Ahora vagaba por los techos buscando una víctima, esperaría a que alguien asomara, kouen y koumei no estaban así que estaban descartados, además eran muy aburridos como para molestar, demasiadas pocas reacciones de parte de ellos, kouha podría ser un buen candidato, pero no tenía ni la mínima idea de donde hallarlo. Los sirvientes eran poco comunes, él quería alguien que pudiera darle algo de pelea, kougyoku seguramente andaría en su habitación intentando descongelar la puerta de su baño. Rio imaginándola, es más, considerándolo debería regresar y descongelarla antes de que los sacerdotes se den cuanta, o le darán una cátedra de muerte sobre esto y lo otro y bla, bla bla… mientras pensaba, hakuryuu y hakuei aparecieron por el pasillo frente a la torre donde estaba.

Ese par, en especial hakuryuu también podría ser una buena víctima, aunque lo negara se le notaba una especie de rencor hacia los emperadores, le causaba curiosidad ya que no parecía ser alguien muy vengativo, puesto que al igual que kougyoku era un llorón, en diferentes rangos, pero se parecían. Vio su oportunidad cuando los dos parecían salir a uno de los patios principales, se dispuso a dejarles caer dagas de hielo, pero supuso que era exagerado además hakuryuu no había querido conquistar uno de sus laberintos, así que no podría darle mucha batalla, y hakuei era demasiado seria. Lo pensó un rato para terminar descongelando sus dagas y bañándolos, no supo que dijeron puesto que ya se había ido de ahí, más que una broma fue un desahogo, comenzaba a irritarse, bajo y entro a uno de los pasillos.

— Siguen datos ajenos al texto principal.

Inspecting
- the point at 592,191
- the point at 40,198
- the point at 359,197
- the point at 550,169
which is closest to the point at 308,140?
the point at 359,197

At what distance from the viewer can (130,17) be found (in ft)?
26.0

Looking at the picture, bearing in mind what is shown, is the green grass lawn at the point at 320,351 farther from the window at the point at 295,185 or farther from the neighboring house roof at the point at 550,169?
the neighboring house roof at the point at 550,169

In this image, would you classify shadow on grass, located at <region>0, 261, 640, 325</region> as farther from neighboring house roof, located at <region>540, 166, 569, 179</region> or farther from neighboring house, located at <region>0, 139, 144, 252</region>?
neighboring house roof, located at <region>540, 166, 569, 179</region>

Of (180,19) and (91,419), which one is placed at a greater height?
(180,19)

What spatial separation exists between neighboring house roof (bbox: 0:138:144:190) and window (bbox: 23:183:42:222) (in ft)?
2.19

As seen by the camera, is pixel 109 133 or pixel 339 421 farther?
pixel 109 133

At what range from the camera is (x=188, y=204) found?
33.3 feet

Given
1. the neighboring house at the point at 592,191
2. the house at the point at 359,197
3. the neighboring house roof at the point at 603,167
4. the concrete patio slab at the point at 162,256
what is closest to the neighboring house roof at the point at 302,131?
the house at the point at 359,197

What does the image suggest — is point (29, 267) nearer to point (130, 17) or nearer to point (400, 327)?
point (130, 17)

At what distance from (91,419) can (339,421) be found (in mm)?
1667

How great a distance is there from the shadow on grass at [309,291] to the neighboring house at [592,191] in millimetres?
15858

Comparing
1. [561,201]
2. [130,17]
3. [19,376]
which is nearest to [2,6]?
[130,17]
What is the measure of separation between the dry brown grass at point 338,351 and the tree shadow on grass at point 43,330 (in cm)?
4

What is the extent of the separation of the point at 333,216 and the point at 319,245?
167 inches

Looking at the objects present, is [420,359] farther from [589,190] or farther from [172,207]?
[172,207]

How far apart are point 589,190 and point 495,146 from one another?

Que tan aburrido podía llegará a ser ese lugar, comenzaba a plantearse el irse de allí a sabrá el cielo donde

-oráculo- escuchó la molesta voz del cuidador de kougyoku, proveniente de su espalda, sonrió, quizás un simple cuidador lo sacaría de su aburrimiento, fingió no escucharlo- oráculo…- los pasos parecían tomar velocidad para alcanzarlo y arrastro las palabras al mencionarlo, le dio alcance ubicándose al lado derecho de judal- buen día- judal rio, su intento de sonar cortes era claramente forzado, ya que apretaba la mandíbula al hablarle, y ni le miraba

-que quieres- contesto desinteresadamente, observaba a su alrededor, ese pasillo fácilmente conducía al otro por donde iban hakuei y su hermanito

-la pregunta sobra- lo observo de reojo, ka koubun estaba observando asía los patios- es importante que nuestra princesa- remarco esas palabras- pueda disponer de su habitación de baño cuando desee- sospechaba que eso era lo que quería, y aunque lo había contemplado decidió que no le daría gusto.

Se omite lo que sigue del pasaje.